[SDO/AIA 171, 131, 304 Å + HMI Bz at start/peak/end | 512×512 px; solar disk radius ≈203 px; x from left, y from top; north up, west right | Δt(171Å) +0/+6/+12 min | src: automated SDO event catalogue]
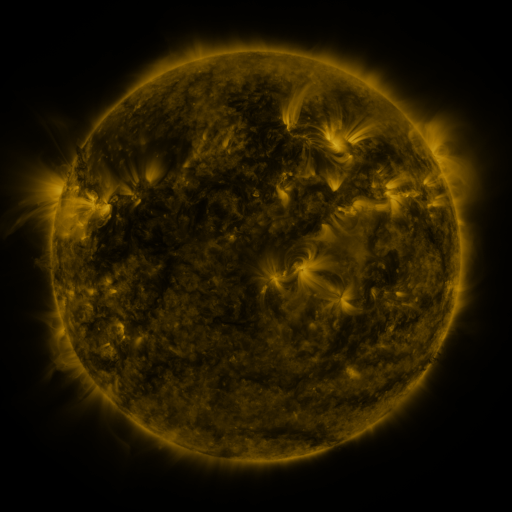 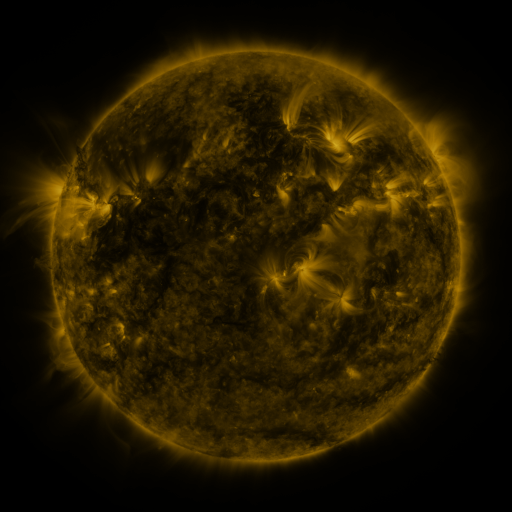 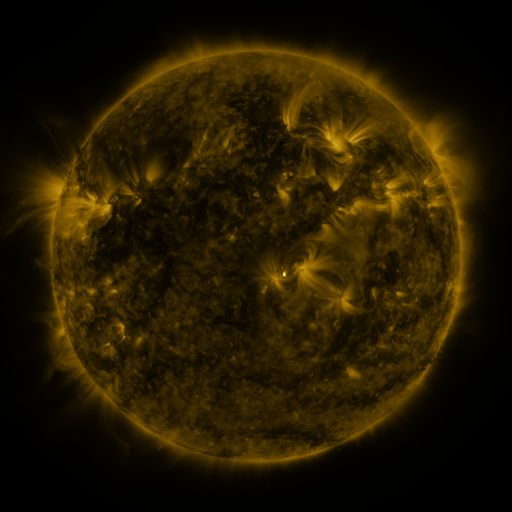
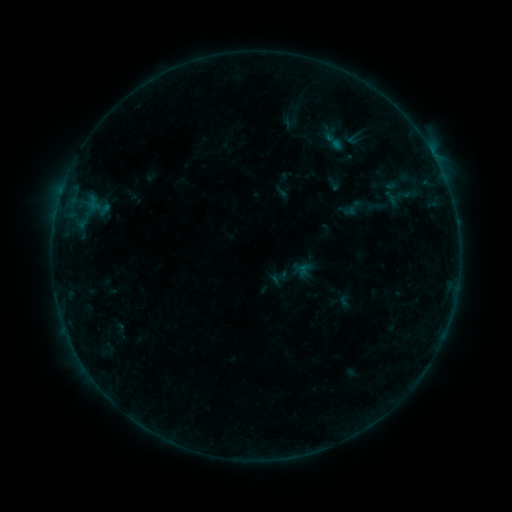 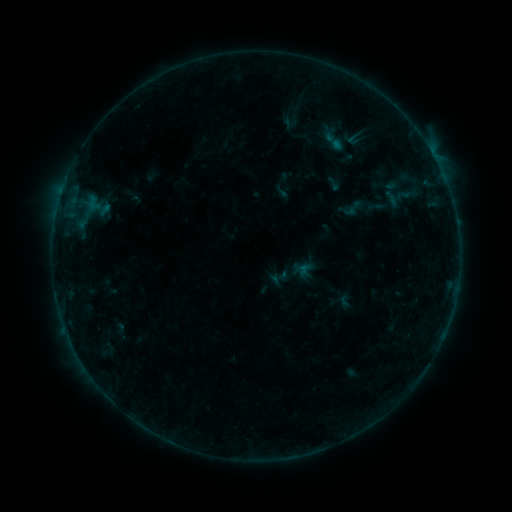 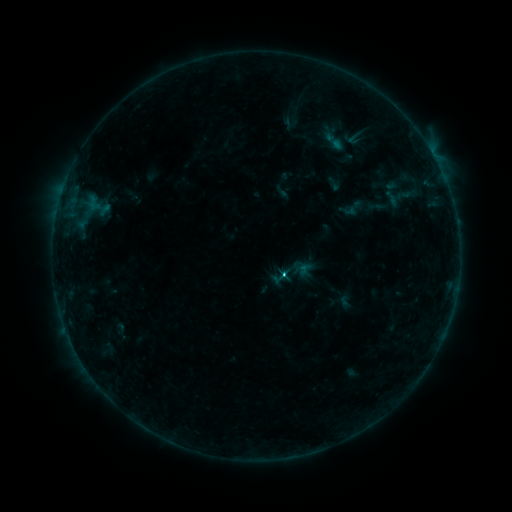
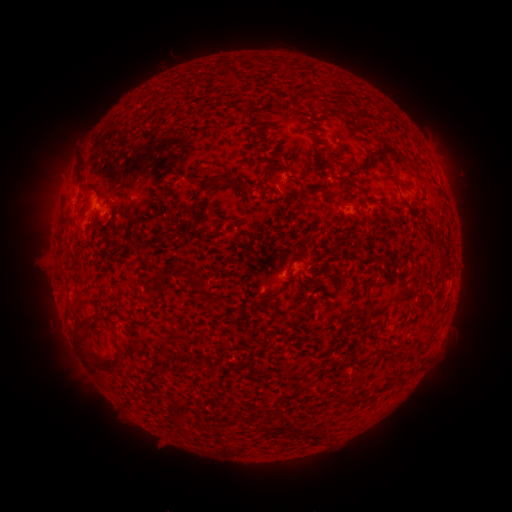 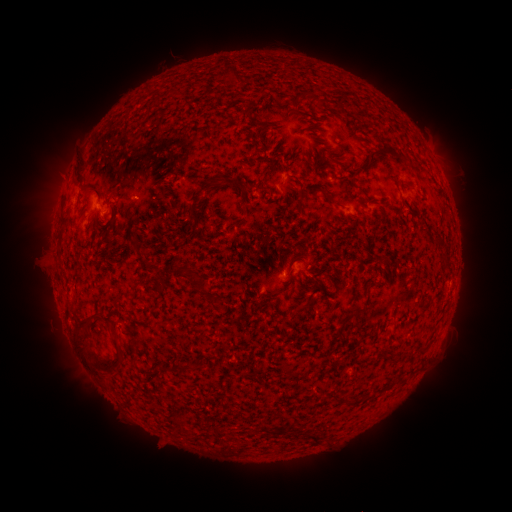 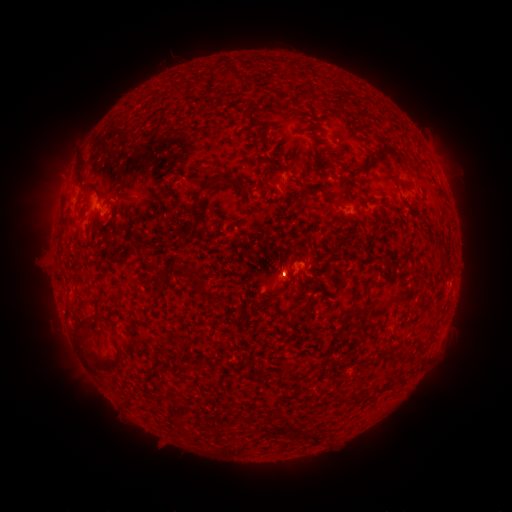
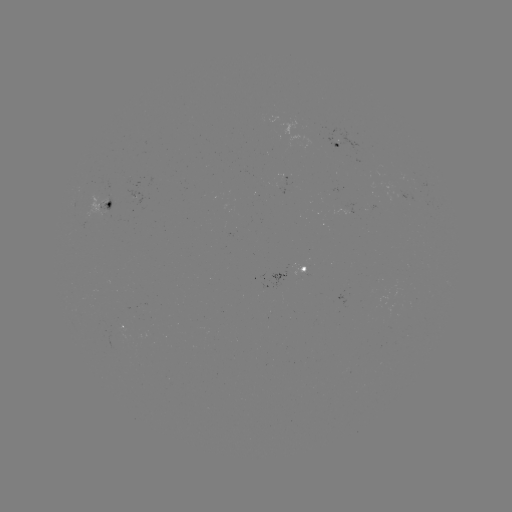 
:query C1.1 flare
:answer [280, 270]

====================

AIM OF THE EXERCISE: Line by line, return the listing above exactly, dropping every picture.

YOUR SOLUTION:
[SDO/AIA 171, 131, 304 Å + HMI Bz at start/peak/end | 512×512 px; solar disk radius ≈203 px; x from left, y from top; north up, west right | Δt(171Å) +0/+6/+12 min | src: automated SDO event catalogue]
:query C1.1 flare
:answer [280, 270]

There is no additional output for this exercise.